La relation femme homme au sein de notre société (la société mauritanienne notamment) est traversée par une culture machiste diffuse et communément intériorisée. (Inconsciemment ?). Y compris par les femmes elles-mêmes, il faut le reconnaître. Au moins certaines d’entre elles.

A l’extrême, cette culture peut conduire insensiblement à la banalisation de la violence symbolique voire à des violences physiques. Les brutalités dites conjugales (expression révélatrice) qui touchent tous les milieux sociaux sont vues comme spécifiques, singulières, distinctes et insuffisamment caractérisées comme des infractions. Ce qu’elles sont d’abord et par-dessus-tout. Ah ! Un tel, il a l’habitude de battre sa femme. Le mari violent ne perd en rien sa respectabilité sociale et ne subit aucune disqualification liée à son comportement.

Ces violences apparaitraient presque comme des modalités particulières de la vie de couple. L’incident épisodique « sans conséquences ». Une telle banalisation débouche, à moins qu’elle ne s’explique, par une culture de l’impunité largement partagée et tolérée. Laquelle ne peut être déconnectée des codes et du discours dominants. Est-il besoin de rappeler que les pouvoirs principaux sont à dominante masculine et empreints d’un traditionalisme assumé ou inconscient.D’autres considérations font le reste : reproduction de conduites, frustrations, corset social, contrôle social permanent et tous azimuts, laïcité en berne, inertie institutionnelle.
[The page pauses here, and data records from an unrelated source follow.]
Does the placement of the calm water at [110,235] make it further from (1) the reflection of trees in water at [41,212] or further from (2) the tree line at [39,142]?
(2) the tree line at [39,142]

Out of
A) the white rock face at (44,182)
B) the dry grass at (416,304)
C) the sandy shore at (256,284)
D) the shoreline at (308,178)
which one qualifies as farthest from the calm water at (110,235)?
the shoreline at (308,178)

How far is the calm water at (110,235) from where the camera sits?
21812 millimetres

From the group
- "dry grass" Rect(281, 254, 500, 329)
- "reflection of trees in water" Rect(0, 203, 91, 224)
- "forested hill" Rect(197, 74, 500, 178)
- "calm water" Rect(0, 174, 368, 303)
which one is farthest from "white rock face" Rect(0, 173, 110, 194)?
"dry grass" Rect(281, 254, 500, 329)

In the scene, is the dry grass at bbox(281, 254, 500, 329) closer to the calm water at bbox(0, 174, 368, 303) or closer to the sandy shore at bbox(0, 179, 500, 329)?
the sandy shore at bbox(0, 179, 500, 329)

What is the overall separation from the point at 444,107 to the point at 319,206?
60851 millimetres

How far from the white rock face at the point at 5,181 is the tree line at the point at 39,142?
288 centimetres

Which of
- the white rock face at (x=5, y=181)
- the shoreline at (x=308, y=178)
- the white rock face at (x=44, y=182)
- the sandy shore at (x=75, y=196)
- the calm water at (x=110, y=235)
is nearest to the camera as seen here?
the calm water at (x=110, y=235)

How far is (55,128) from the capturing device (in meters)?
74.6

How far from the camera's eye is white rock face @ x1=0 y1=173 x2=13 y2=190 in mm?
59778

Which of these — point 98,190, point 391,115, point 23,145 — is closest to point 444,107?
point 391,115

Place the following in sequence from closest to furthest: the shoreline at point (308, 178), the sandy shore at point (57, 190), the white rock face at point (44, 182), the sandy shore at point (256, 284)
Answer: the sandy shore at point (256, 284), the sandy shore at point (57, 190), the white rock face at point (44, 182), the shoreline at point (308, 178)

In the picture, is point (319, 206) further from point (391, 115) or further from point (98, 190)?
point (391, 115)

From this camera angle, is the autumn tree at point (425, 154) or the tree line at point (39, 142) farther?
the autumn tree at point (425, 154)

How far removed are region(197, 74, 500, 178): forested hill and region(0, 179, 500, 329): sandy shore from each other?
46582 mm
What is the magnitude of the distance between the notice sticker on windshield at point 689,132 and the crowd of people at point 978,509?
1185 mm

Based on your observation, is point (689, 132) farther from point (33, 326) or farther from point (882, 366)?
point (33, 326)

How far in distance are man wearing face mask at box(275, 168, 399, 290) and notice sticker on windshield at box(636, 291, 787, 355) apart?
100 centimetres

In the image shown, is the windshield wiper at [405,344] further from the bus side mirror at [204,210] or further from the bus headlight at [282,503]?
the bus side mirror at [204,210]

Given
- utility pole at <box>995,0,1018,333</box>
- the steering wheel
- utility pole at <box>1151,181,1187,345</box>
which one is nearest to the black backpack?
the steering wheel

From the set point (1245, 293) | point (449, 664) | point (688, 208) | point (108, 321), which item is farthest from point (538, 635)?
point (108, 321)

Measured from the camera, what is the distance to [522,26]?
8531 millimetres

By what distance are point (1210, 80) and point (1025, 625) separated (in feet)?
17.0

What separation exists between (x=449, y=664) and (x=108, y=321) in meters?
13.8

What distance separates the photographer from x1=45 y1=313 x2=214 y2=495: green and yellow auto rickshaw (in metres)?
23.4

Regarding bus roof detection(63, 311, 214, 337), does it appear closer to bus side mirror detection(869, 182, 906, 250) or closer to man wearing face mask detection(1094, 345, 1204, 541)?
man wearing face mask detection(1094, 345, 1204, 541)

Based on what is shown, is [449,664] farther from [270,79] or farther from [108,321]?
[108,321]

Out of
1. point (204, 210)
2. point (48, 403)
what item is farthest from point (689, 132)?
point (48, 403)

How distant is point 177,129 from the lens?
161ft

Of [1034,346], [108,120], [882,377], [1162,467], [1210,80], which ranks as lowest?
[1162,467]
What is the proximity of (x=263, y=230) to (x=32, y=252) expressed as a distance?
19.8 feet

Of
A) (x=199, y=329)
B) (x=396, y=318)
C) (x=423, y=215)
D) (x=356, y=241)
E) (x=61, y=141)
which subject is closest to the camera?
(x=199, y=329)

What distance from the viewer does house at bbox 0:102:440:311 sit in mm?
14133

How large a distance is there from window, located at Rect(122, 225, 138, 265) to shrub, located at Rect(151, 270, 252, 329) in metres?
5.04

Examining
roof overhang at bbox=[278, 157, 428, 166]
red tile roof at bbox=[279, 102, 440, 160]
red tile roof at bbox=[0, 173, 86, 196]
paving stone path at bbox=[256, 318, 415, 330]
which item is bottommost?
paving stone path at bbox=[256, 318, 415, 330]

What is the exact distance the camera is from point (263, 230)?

Au risque de choquer, force est aussi de noter qu’en de nombreuses circonstances, par leur « acceptation « de schémas relationnels stéréotypés dans lesquels elles s’inscrivent elles-mêmes, des femmes pérennisent voire perpétuent un « ordre » social corrodé. Elles abdiquent ce faisant leur droit à la contestation de cet « ordre ». Elles pourront toujours objecter que de manière générale, la société ne les aide pas beaucoup. Vrai jusqu’à une certaine limite. Est-ce une raison valable ?

Pour autant, n’oublions pas l’essentiel à savoir les réponses à apporter. Au moins prioritairement aux situations extrêmes du type violences physiques voire meurtres. Elles sont de plusieurs ordres et on ne m’a pas attendu pour les découvrir.

D’abord institutionnelles. Je ne sais s’il existe un ministère des droits des femmes (cet intitulé me paraît préférable à celui de la très lénifiante et larmoyante condition féminine). Même réduit à un affichage, ce signal est symboliquement important. Evidemment, il doit s’accompagner d’initiatives plus déterminantes : arsenal législatif et réglementaire, éducation à la sensibilisation et aux discriminations par des campagnes périodiques mais itératives, institution de lieux d’accueil, d’écoute, recueil anonymisé et sécurisé de plaintes, surtout politiques de recrutement plus ouvertes à la diversité dans des secteurs d’autorité (notamment dans les domaines de la justice, de la police), numéros téléphoniques dédiés, nomination de femmes à des postes de responsabilité tels ceux de référentes. Peu importe l’intitulé (défenseur des droits, déléguée aux droits…). L’action et les compétences comptent davantage.

Les réponses doivent également et évidemment être sociales et/ou sociétales comme on dit désormais. Les initiatives en la matière doivent venir des femmes elles-mêmes. Il leur revient de jouer un rôle de vigies vigilantes. Tout un spectre d’actions leur est ouvert allant des plus « sérieuses » aux plus ludiques voire caricaturales à l’image du hashtag « vraie femme africaine ». Il leur appartient de concevoir des démarches et des méthodes adaptées aux sociétés auxquelles elles s’adressent en ayant à l’esprit leur force et les obstacles. Dieu sait s’ils sont nombreux, Le plus grand obstacle au changement des mentalités ce sont les mentalités elles-mêmes dit-on. Pour la malheureuse Kardiata Oumar Sow, ce sera hélas trop tard.